Text excerpt
====================

Python automate lighthouse

Automate Google Lighthouse with Python for SEO Reports

Estimated Read Time: 7 minute(s)
Common Topics: data, offset, lighthouse, file, enlighter

Google’s web page scanner Lighthouse has been a fixture among the most important tools for evaluating web pages. At a high level, this scanner measures a page’s performance, SEO, accessibility, and best practices. At a deeper level, it provides granular metrics for each category and displays recommendations. Most SEOs are familiar with running Lighthouse within Google Chrome’s DevTools. Running Lighthouse in the browser is easy and convenient, but it is manual and difficult to scale. What if you want to run Lighthouse on multiple pages daily? Python, as usual, comes to the rescue. This tutorial provides the bare bones needed to set up automated Lighthouse scanning. You can easily extend it for your own purposes.

Key Points

  1. Google‘s web page scanner Lighthouse measures page performance, SEO, accessibility, and best practices
  2. Python can be used to automate the use of Lighthouse
  3. Requirements and Assumptions include Python 3, access to Linux or Google Colab, and Lighthouse 6.4.1
  4. Install the Lighthouse CLI and import the required modules
  5. Create an empty dataframe and support variables
  6. Loop through the list of URLs and run Lighthouse
  7. Process the JSON report, open the file, and grab the highlevel ratings
  8. Add ratings to the dataframe, export to CSV, and automate the scan with crontab

Requirements and Assumptions

  • Python 3 is installed and basic Python syntax understood
  • Access to a Linux installation (I recommend Ubuntu) or Google Colab. I don’t recommend Google Colab for this, as performance is not great.
  • This script has been tested on Lighthouse 6.4.1, which was current as of this tutorial’s publishing date.

Starting the Script

First, install the lighthouse CLI from npm, using the node package manager. It is easy to install; be sure to read the documentation and consider the available options. An alternative to running Lighthouse locally is to use the PageSpeed Insights API. If you are running from Google Colab, put an exclamation point at the beginning; otherwise, enter the following in your terminal:

npm install -g lighthouse

Next, we import our required modules.

  • json: to process the JSON output from Lighthouse
  • os: to execute the local Lighthouse CLI
  • pandas: for storing the results and exporting to CSV
  • datetime: used in naming the JSON file
import json
import os
import pandas as pd
from datetime import datetime

Create Dataframe

We’re going to store each URL’s high-level ratings in a dataframe. Let’s set up that empty dataframe to use later. Note: there are dozens of metrics you can pull from these reports. Open the JSON output after running Lighthouse to see the available metrics, then add columns to the dataframe and adjust the JSON extraction accordingly.

df = pd.DataFrame([], columns=['URL','SEO','Accessibility','Performance','Best Practices'])

Create support variables

Now we set up a few simple variables we’ll use throughout. We’ll use the name and getdate variables to name the output file, and the URL list is what we’ll loop through and scan. You have two options for populating the list of URLs to scan: put them directly in a list in the code, or import them from a CSV (for example, a Screaming Frog crawl file).

====================

Dataset items
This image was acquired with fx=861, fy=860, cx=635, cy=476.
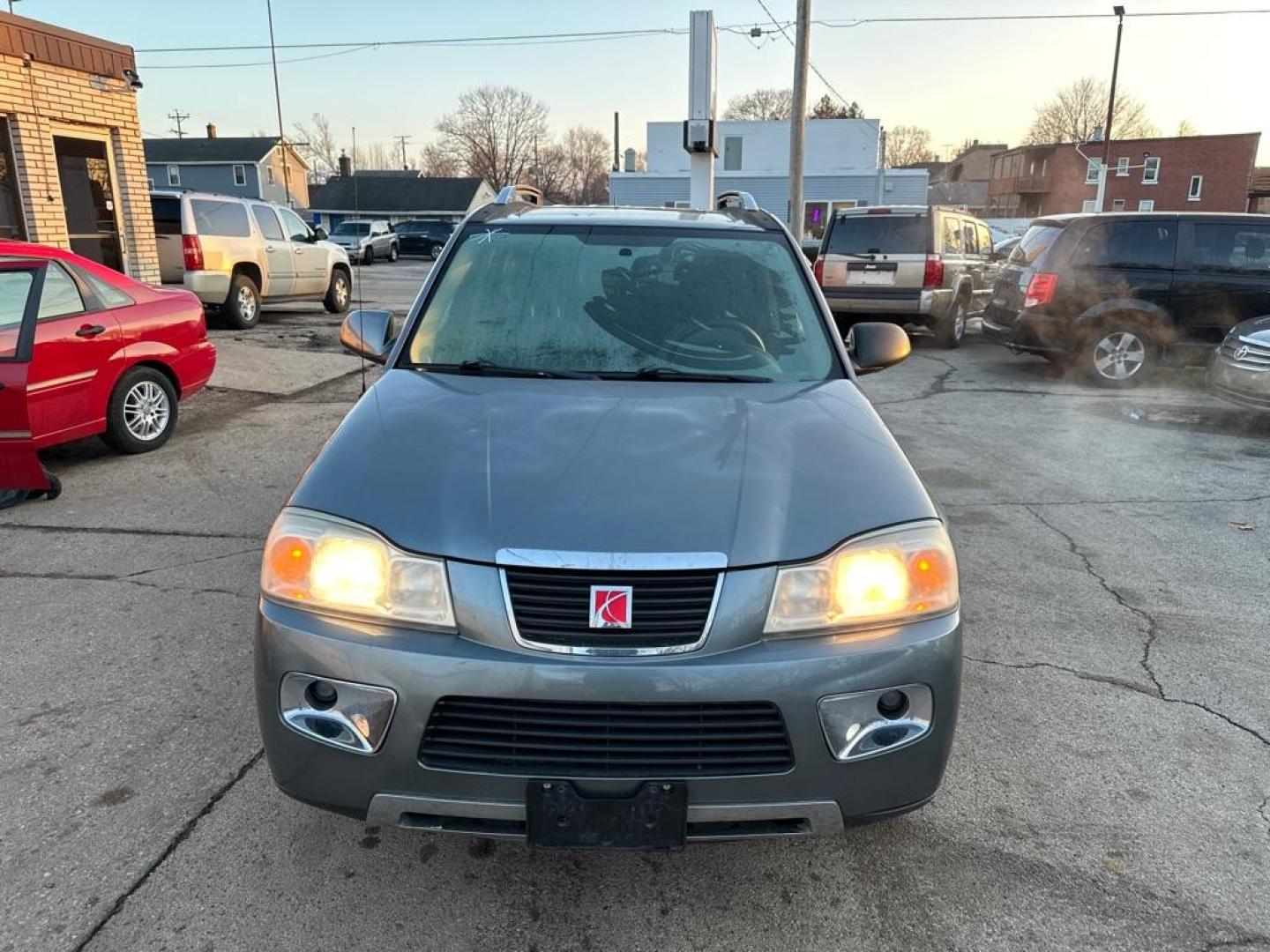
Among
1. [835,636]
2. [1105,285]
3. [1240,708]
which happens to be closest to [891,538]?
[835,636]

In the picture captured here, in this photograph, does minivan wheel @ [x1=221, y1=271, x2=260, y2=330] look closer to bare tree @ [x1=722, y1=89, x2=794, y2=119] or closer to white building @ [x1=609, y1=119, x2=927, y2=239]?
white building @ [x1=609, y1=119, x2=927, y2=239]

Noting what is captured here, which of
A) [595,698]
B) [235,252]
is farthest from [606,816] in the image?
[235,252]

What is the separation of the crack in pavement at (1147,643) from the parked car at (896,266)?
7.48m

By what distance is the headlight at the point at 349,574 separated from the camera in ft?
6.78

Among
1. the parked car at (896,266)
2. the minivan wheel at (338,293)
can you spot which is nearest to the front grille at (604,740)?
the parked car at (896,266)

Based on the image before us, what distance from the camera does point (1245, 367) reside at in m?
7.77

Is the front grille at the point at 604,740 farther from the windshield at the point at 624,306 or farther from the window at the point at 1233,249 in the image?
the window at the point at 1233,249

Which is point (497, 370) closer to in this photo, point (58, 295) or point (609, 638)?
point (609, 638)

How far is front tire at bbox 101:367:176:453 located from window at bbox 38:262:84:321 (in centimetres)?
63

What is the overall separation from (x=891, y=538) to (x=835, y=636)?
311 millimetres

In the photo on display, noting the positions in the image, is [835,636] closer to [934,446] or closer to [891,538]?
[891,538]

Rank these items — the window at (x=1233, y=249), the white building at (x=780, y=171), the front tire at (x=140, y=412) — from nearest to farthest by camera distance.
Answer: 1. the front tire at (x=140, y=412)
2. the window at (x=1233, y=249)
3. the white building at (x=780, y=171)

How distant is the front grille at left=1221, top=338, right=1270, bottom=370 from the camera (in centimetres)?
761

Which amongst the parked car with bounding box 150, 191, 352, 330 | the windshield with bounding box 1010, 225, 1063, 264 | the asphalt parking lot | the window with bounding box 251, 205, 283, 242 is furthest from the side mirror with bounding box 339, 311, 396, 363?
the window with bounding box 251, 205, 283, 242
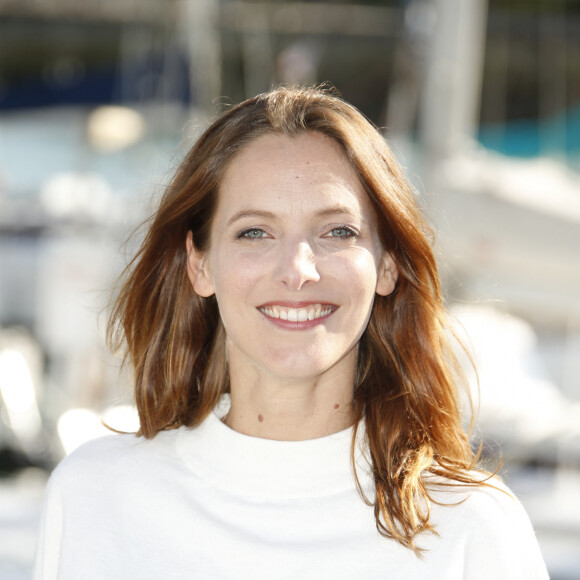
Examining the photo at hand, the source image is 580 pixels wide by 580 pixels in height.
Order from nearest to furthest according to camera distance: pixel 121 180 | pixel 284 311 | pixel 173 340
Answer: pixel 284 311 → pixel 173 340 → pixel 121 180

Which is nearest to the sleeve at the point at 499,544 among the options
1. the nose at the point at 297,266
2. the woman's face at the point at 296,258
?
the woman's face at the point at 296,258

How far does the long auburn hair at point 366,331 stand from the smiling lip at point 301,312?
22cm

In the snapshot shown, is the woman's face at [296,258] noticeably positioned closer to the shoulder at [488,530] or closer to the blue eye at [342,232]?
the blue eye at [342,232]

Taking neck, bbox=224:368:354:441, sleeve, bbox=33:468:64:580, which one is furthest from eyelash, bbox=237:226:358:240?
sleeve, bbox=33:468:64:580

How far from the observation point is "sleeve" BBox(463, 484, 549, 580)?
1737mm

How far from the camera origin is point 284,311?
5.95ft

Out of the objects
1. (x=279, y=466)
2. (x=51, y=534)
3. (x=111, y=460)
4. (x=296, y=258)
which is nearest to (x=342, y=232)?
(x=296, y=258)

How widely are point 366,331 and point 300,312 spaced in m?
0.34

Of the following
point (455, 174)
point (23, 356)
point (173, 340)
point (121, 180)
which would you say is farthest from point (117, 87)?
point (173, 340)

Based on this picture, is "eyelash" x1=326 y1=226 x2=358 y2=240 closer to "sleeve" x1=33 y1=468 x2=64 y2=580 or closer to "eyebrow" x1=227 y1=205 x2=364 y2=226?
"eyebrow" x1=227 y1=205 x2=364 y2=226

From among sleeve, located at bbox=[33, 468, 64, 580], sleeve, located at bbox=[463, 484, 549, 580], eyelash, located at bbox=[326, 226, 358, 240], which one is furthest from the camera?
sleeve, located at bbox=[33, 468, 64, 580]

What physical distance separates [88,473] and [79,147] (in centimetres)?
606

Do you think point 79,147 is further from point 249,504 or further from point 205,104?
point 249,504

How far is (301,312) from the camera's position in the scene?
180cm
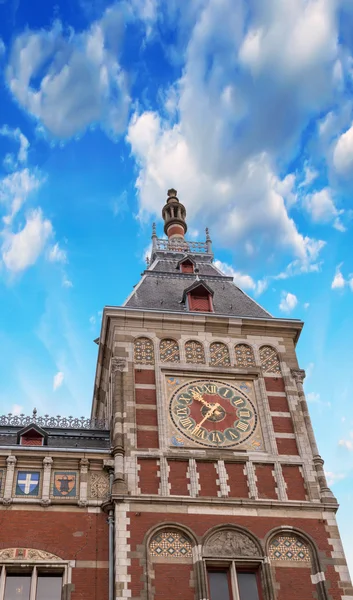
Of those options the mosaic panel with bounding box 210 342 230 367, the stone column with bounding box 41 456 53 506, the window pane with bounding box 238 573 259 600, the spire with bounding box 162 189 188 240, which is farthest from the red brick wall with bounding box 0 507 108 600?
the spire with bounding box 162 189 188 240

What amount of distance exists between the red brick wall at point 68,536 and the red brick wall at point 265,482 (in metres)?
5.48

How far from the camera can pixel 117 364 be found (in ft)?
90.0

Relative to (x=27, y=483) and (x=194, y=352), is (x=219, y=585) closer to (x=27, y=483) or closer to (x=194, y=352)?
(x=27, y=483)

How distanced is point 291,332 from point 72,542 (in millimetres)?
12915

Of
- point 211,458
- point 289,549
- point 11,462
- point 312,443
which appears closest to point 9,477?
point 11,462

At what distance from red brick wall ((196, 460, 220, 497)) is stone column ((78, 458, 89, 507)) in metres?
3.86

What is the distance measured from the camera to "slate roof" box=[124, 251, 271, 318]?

====================

What this exercise asks
1/ According to the Lighthouse tutorial, on which version of Lighthouse was the script tested?
2/ Summarize the Lighthouse tutorial in two sentences.
3/ Reproduce the Lighthouse tutorial starting at the words "Create Dataframe" and ending after "JSON extraction accordingly.", switching "metrics" to "measurements" each time it appears.

Solved tasks
1/ Lighthouse 6.4.1

2/ Google's Lighthouse scanner measures a page's performance, SEO, accessibility, and best practices, but running it in the browser is manual and difficult to scale, so the tutorial uses Python to automate it. It installs the Lighthouse CLI from npm, imports json, os, pandas, and datetime, creates an empty dataframe for each URL's high-level ratings, and sets up variables that include a list of URLs to scan.

3/
Create Dataframe

We’re going to store each URL’s high-level ratings in a dataframe. Let’s set up that empty dataframe to use later. Note: there are dozens of measurements you can pull from these reports. Open the JSON output after running Lighthouse to see the available measurements, then add columns to the dataframe and adjust the JSON extraction accordingly.